[START Listed entries]

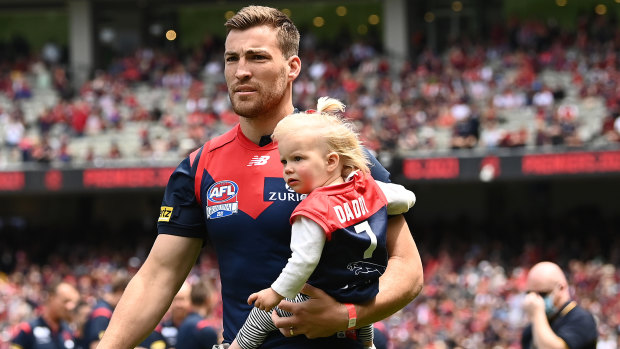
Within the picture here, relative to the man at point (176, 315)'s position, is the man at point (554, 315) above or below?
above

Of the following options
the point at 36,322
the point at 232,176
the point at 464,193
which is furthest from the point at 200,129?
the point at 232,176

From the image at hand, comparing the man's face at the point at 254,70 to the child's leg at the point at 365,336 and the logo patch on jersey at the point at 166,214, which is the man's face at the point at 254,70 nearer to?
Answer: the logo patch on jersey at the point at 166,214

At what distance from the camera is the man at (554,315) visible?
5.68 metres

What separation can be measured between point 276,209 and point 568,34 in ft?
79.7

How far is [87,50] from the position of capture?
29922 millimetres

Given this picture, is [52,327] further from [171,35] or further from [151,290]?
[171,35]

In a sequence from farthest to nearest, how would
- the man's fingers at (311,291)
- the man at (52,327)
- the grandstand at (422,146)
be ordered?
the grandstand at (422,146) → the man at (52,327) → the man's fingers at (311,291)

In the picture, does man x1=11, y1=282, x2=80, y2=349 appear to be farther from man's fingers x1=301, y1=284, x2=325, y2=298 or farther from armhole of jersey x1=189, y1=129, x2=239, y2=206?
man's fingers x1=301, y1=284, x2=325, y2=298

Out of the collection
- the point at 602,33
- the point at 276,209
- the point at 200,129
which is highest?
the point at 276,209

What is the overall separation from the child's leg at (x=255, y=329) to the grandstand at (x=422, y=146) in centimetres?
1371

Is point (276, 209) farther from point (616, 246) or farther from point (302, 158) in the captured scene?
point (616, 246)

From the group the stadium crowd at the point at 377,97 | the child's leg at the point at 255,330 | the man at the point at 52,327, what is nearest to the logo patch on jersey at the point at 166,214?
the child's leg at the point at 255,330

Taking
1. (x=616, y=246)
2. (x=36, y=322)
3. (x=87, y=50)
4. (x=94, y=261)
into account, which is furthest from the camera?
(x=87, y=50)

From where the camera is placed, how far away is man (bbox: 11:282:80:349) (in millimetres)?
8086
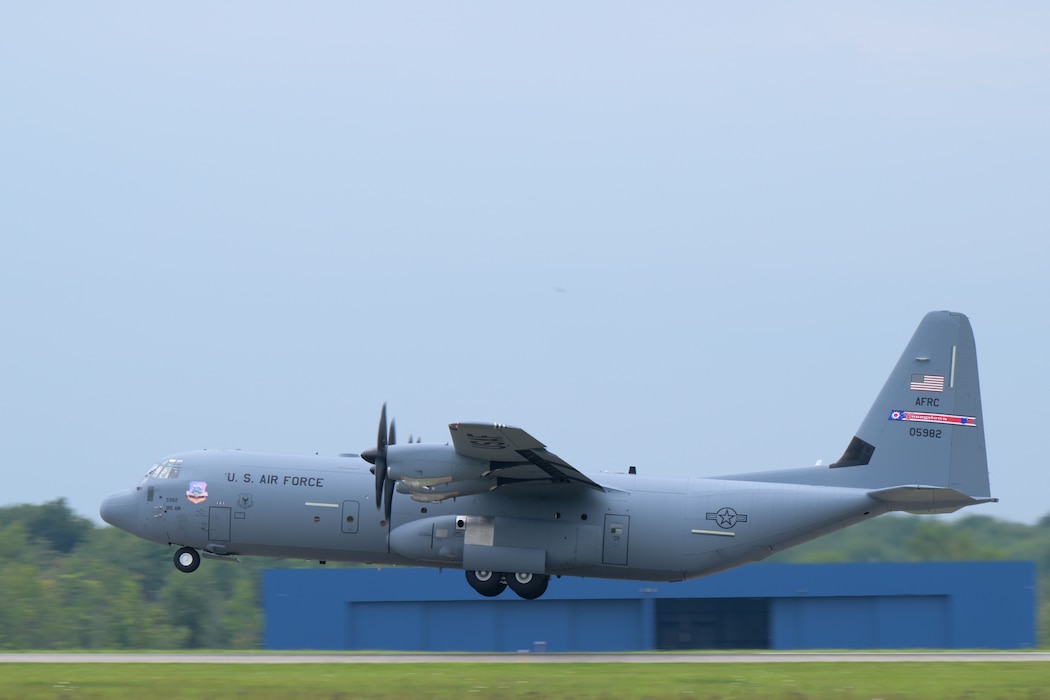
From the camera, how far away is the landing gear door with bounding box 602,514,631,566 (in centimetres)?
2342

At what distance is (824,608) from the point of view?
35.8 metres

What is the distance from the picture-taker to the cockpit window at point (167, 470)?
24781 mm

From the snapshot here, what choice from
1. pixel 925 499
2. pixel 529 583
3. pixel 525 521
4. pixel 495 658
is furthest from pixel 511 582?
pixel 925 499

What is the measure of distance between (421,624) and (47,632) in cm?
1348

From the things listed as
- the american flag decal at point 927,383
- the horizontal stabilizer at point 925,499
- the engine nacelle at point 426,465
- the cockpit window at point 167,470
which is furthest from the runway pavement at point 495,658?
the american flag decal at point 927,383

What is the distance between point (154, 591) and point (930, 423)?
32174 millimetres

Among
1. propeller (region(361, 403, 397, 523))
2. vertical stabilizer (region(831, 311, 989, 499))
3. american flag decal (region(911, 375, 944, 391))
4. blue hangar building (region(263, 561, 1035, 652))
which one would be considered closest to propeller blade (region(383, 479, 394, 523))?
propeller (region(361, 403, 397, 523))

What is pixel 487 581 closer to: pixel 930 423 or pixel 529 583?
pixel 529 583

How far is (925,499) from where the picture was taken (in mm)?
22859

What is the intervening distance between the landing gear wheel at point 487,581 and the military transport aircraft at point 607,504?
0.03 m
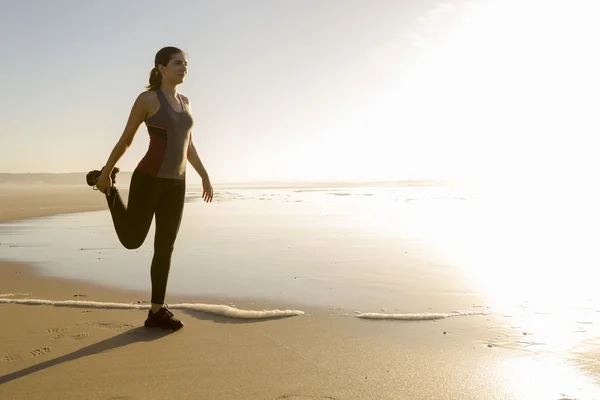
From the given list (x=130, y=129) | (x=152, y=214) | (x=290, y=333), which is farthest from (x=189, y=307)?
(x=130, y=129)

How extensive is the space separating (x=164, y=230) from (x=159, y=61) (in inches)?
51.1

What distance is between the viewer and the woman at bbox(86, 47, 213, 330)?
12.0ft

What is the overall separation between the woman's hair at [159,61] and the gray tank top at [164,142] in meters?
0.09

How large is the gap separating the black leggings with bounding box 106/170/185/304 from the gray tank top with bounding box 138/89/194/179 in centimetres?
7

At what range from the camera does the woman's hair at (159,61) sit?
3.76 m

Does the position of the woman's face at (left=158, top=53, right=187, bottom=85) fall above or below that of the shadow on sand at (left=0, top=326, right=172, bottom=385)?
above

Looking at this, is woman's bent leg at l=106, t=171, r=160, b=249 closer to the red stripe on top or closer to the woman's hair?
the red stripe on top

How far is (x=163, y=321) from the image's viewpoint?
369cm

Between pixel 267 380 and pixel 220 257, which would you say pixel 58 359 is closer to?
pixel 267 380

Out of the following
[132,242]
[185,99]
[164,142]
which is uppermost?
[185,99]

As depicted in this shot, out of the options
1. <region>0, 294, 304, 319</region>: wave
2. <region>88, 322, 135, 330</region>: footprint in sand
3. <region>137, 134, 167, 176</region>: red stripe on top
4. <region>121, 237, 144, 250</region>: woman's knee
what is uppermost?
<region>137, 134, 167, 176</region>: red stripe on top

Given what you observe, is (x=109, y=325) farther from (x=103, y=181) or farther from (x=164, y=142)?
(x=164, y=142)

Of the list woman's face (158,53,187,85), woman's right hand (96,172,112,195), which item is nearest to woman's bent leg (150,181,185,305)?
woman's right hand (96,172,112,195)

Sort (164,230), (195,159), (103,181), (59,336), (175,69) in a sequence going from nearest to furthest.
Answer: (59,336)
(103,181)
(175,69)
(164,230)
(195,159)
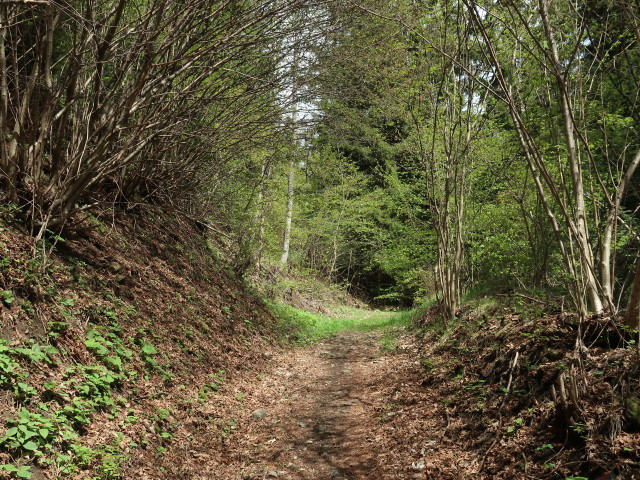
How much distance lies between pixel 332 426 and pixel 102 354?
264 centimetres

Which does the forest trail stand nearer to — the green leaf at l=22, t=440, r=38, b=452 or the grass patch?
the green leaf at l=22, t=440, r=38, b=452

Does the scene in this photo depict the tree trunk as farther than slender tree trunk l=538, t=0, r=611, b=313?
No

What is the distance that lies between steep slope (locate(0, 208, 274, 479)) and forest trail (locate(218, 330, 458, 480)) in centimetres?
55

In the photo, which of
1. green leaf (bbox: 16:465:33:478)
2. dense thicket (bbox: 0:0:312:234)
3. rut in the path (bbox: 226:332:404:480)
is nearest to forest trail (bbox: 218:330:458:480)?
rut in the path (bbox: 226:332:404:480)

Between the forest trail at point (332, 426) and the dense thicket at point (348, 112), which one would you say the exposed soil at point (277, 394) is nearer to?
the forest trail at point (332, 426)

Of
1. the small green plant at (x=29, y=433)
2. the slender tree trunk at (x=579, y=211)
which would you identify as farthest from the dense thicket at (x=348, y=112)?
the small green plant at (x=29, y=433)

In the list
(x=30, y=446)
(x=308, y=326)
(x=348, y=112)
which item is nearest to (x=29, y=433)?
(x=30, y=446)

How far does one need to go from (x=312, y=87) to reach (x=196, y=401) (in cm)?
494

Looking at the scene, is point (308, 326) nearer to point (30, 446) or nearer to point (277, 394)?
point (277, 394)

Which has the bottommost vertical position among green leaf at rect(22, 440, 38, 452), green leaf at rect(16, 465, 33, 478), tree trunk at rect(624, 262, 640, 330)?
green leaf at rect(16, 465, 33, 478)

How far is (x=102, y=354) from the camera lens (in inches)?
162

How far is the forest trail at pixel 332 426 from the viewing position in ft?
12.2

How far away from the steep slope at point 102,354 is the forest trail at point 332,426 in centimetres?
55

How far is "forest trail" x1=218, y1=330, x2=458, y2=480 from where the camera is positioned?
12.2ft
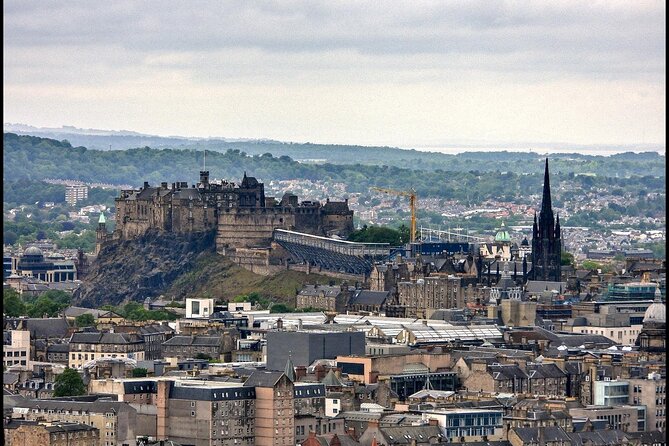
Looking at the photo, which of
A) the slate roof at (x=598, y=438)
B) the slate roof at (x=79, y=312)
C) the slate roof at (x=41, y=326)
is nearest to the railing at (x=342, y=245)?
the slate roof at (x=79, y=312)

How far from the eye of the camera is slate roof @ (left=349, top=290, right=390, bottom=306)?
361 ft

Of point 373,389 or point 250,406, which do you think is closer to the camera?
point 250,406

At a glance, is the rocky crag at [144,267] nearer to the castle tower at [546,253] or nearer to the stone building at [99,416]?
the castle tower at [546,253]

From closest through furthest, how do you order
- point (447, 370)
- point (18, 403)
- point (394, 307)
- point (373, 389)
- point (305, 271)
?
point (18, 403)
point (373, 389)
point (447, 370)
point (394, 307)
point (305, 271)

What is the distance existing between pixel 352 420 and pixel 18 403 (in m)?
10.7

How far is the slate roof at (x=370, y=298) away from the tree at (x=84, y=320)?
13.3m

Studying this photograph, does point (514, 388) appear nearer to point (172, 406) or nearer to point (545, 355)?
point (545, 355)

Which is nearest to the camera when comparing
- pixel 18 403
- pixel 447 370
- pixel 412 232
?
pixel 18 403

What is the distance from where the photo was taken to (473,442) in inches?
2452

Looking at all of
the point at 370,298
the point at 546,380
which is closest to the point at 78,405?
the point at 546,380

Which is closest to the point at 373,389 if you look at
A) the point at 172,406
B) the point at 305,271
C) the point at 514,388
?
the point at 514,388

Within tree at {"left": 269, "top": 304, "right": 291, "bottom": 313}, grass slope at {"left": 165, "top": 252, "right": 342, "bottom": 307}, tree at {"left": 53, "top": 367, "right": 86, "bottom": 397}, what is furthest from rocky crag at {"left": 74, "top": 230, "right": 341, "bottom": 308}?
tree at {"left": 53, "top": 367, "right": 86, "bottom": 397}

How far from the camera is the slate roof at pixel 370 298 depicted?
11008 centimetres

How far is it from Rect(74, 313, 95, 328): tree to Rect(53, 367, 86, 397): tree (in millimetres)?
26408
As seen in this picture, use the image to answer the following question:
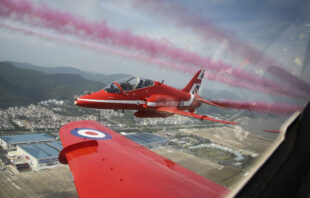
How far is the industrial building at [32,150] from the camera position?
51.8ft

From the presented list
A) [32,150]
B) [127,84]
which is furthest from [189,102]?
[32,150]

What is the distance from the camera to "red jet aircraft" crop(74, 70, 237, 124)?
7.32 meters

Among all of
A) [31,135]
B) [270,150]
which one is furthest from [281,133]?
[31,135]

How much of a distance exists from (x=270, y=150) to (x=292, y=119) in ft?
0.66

[END Listed entries]

Reproduce the records from the line with "At what distance is" up to and including the line with "32174 millimetres", keeping every character as it stands.

Response to the exercise:
At what distance is (824,608) from the point of view?
35.8 metres

What is the distance from the picture-taker to the cockpit window at point (167, 470)?
24781 mm

From the snapshot here, what choice from
1. pixel 925 499
2. pixel 529 583
3. pixel 525 521
4. pixel 495 658
is furthest from pixel 511 582?
pixel 925 499

What is the measure of distance between (421,624) and (47,632) in cm?
1348

From the things listed as
- the american flag decal at point 927,383
- the horizontal stabilizer at point 925,499
- the engine nacelle at point 426,465
- the cockpit window at point 167,470
which is furthest from the runway pavement at point 495,658?
the american flag decal at point 927,383

What is the distance between point (154, 591) and point (930, 423)?
32174 millimetres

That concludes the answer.